Development of a Perovskite Solar Cell Architecture for Opaque Substrates

Abstract

To date, substrate‐configuration metal‐halide perovskite solar cells (PSCs) fabricated on opaque substrates such as metal foils provide inferior efficiencies compared with superstrate‐configuration cells on transparent substrates such as glass. Herein, a substrate‐configuration PSC on planarized steel is presented. To quantify the differences between the two configurations, a 15.6%‐efficient n–i–p superstrate‐configuration PSC is transformed step wise into a substrate‐configuration cell. Guided by optical modeling, the opaque Au electrode is replaced by a transparent MoO3/thin Au/polystyrene dielectric–metal–dielectric electrode. The semitransparent device affords efficiencies of 15.4% and 11.4% for bottom and top illumination, respectively. Subsequently, substrate‐configuration PSCs with a metal bottom electrode are fabricated on glass and planarized steel, using a thin MoO3 interlayer between the Au bottom electrode and the SnO2 electron transport layer.
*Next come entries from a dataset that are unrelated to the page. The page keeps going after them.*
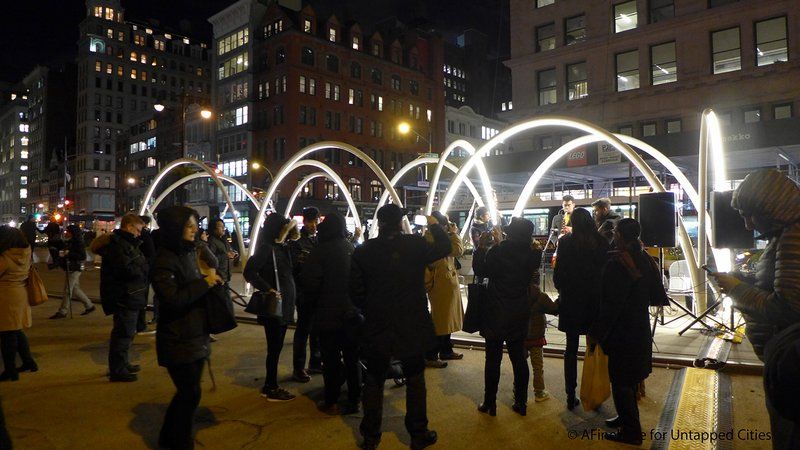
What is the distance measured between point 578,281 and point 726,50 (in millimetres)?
28278

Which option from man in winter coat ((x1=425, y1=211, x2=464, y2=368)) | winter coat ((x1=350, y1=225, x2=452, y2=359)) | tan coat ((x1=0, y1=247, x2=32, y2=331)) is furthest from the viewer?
man in winter coat ((x1=425, y1=211, x2=464, y2=368))

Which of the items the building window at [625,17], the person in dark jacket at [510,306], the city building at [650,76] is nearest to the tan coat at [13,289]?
the person in dark jacket at [510,306]

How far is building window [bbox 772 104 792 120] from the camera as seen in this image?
81.3 feet

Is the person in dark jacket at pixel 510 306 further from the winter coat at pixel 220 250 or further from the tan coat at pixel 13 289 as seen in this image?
the tan coat at pixel 13 289

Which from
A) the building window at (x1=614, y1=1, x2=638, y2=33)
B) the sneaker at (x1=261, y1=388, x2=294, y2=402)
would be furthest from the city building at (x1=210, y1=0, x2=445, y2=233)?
the sneaker at (x1=261, y1=388, x2=294, y2=402)

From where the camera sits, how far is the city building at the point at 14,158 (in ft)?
396

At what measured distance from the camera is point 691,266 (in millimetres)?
9461

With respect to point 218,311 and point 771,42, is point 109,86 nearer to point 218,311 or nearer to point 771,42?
point 771,42

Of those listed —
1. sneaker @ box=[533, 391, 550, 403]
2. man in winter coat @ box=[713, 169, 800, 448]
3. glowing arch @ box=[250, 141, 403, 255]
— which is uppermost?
glowing arch @ box=[250, 141, 403, 255]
The glass‐based substrate‐configuration cell provides 14.0% efficiency with identical open‐circuit voltage and fill factor as the superstrate cell. The cell on planarized steel reaches 11.5% efficiency due to a lower fill factor. For both substrate‐configuration cells, the lower short‐circuit current density limits the efficiency. Optical modeling explains this quantitatively to be due to absorption and reflection by the top electrode and absorption by the organic hole transport layer.